As I began to think about my goals for 2016, I repeatedly lingered on a few words about the life I desired, “simple, full, real.”
In contrast, I began considering the messages swirling around society:
To live a full life- it sounds a bit like this:
Focus on yourself; love yourself; you don’t need anybody else.
Travel; keep your bank account cushioned; look happy.
Do epic things; see breathtaking things; be that epic thing.
Surround yourself with likeminded people but make sure they serve you; make sure they make you look good.
If someone is difficult; hard to love; critical- then let them go- you don’t need people who don’t serve you.
Make sure your authenticity is elevated at all times; so that you are the star; so you look awesome.
At all times.
Then post it on social media.
Everybody needs to know how amazing your life is.
Think it’s safe to say, most of these messages won’t lead to a happy, fulfilling life.
Years ago, in the countryside of Pereaslav, Ukraine, I sat in a muggy orphanage.
The children slept restlessly in tattered beds, wearing the same clothes they had run through fields in earlier that day.
Young as five and old as seventeen.
For weeks I, along with my college mates had lived with these precious souls;
Listening to their heart wrenching stories of abandonment and grief;
Savoring their universal childlike wonderment and raw joy.
They taught me how to hand wash my clothes with little water and a bar of soap.
They showed me the excitement found in the simplest made-up games.
We swam in the river and played hide and seek.

**TASKS TO COMPLETE**.
- A) Translate this sentence from the reflection above into Spanish: "They taught me how to hand wash my clothes with little water and a bar of soap."
- B) For each statement, decide whether it agrees with the reflection above. Answer yes or no and quote the words that decide it.
(i) The children at the orphanage ranged in age from five to seventeen.
(ii) The writer stayed at the orphanage alone.
(iii) The orphanage stood in the center of a large city.

**DATASET SECTION**.

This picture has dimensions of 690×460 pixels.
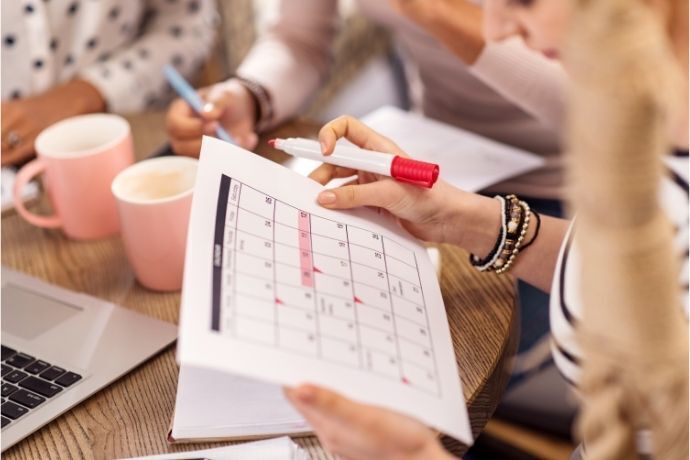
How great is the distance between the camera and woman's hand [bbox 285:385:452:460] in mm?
454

**SOLUTIONS TO THE EXERCISE**.
- A) Me enseñaron a lavar mi ropa a mano con poca agua y una pastilla de jabón.

- B)
(i) Yes: "Young as five and old as seventeen."
(ii) No: "along with my college mates had lived with these precious souls"
(iii) No: "in the countryside of Pereaslav, Ukraine"